House of Flame and Shadow (Crescent City #3) by Sarah J. Maas



The Horn would bow to its maker, its master.

She needed air. She needed air—

Bryce shoved at him, freeing a bit of space between their bodies. Not severing contact, but enough that the Horn’s protection snapped back into place, and she could breathe.

Rigelus was speaking, shouting in her face, but no words reached her. There was no sound in space. But loathing twisted his face, and she knew he beheld the same in hers as she sucked in a breath. Her last, she knew. She’d make it count, too.

Bryce grabbed his scrawny torso and wrapped her arms, then her legs around it.

Rigelus had a one-way ticket for that black hole—she’d make sure of it.

Even if she went with him.





98


His Umbra Mortis helmet discarded in the rubble beside him, Hunt stared at the giant, dark thing that had appeared in the center of the city and was slowly devouring everything around it.

Bryce was in that hole. A dark wind whipped at Hunt’s hair, and he knew without looking who had arrived at his side.

“I told her to choose to live,” Aidas murmured sadly, gazing toward the starry black expanse.

“She wouldn’t be Bryce if she had chosen herself,” Hunt said hoarsely. He wouldn’t love her this much if she wasn’t the sort of person who would have jumped in. “We have to help her,” he growled, wings braced against the tug of the black hole trying to pull all of Midgard in with it.

“There’s nothing that can be done,” Aidas said, his voice full of sorrow.

“I have to try.” Hunt’s knees bent, his wings spread, preparing himself for that leap into space. To Bryce. And that eternal wall of black beyond where his mate glowed.

“You go in there, and you will die,” Aidas said. “There is no air to propel you, nothing for your wings to grasp onto to carry you forward to her. You will drift, and she will still wind up with Rigelus in the Void, and you will follow her in, helpless, a few minutes later.”

“But she left the portal open,” Hunt said. “To Midgard.”

Aidas turned those weary eyes to him. “I believe it shall shut when she and the Horn in her back are obliterated.”

“She left it open to come home,” Hunt snarled. He studied the Mask in his hands. She’d left it with him … why? He’d have no ability to get it back to the Fae in their home world. Hel, he couldn’t even wield the damn thing. He wasn’t Made; he couldn’t command it.
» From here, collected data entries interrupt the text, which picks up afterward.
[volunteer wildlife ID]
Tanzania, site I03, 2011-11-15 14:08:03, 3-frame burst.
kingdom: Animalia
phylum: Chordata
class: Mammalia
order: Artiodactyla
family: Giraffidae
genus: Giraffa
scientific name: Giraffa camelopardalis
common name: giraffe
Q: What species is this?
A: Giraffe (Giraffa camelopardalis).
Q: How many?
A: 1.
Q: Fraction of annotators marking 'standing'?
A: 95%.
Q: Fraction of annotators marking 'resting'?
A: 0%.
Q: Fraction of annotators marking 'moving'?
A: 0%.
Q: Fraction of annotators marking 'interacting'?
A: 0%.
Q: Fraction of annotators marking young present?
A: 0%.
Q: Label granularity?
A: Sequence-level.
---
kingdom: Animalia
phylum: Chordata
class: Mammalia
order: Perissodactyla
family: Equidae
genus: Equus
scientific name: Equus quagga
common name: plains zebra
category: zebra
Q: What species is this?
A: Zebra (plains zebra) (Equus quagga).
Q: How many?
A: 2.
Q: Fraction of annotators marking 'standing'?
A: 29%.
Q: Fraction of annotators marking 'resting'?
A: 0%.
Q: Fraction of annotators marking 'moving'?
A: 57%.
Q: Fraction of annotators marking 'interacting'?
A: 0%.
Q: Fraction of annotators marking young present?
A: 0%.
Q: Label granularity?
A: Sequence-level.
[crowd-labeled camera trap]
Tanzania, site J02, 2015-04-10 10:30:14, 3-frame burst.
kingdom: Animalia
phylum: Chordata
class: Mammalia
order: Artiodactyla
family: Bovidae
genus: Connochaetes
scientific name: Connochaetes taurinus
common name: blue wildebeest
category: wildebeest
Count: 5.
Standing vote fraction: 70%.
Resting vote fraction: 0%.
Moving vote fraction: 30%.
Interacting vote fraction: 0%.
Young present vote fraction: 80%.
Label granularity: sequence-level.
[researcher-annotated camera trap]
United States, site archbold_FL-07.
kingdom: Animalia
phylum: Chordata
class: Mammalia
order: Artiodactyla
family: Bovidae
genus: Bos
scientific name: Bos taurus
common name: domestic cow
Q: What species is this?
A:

“She is likely already dead from lack of oxygen,” Aidas said softly. “I’m sorry.”

“I don’t accept that for one minute,” Hunt raged. “I refuse to accept that—”

“Then go die with her,” Aidas said, not unkindly. “If that’s your wish, then do so now. She and Rigelus already approach the Void’s edge.”

Hunt studied the Mask again.

Bryce did nothing without a reason. She had left him with the Mask, knowing she was headed to her death. She’d left it with her mate … her mate, who had a little bit of her Made essence in him thanks to their lovemaking last night.

Which might make him capable of wielding it. For just long enough.

She had given everything for Midgard. For him.

That day last spring, when all hope had been lost, she had made the Drop alone. To save him, and to save the city—and she had done it from pure love. She had done it without expecting to come back.

Just as she must have jumped through this portal suspecting she’d never return.

Demons were spilling into the streets, and the Asterian Guard was still fighting, unaware that their remaining masters were headed toward obliteration. The mech-suits of the Fallen and their enemies clashed.

Bryce had gone into death itself for him that day in the spring.

Hunt could do no less for her.

“Athalar,” Aidas said as he gazed at the hole in the world. “It is done. Come—we must finish this. Even with the Asteri gone, there are other battles to fight before the day is won.”

The words might have sunk in then—the Asteri gone—but the ground shook behind him.

Hunt turned. A mech-suit stood there, towering over him. No pilot—this was one of the Fallen. The glowing green eyes shifted between him and the hole in the universe, the small bit of light drifting, drifting toward that infinite darkness.

The mech-suit held out a hand, and Hunt knew.

He knew which of the Fallen controlled this suit, whose soul had come to offer a hand. To help him do the impossible.

“Shahar,” he said, tears falling.

The mech-suit, the Archangel’s soul within it, inclined its head. Aidas took a step back, as if surprised.

In the streets, the other suits halted. Fell to their knees, bowing. Hunt could feel them—the souls of the Fallen. Swarming around him, around the suit.

But Shahar simply knelt before Hunt and opened the pilot’s door.

His wings might not work in space, but the propulsion from the suit’s weapons would.

Hunt didn’t hesitate. He climbed in, wings furled tight in the small interior, and yanked the metal door shut.

“Thank you,” he said to the Archangel, to the Fallen he now felt pressing around him.

He’d once been forced to take mech-suits apart on the battlefield to help Shahar’s sister destroy humans. Now this one would help him save a life. The life that mattered to him more than any other.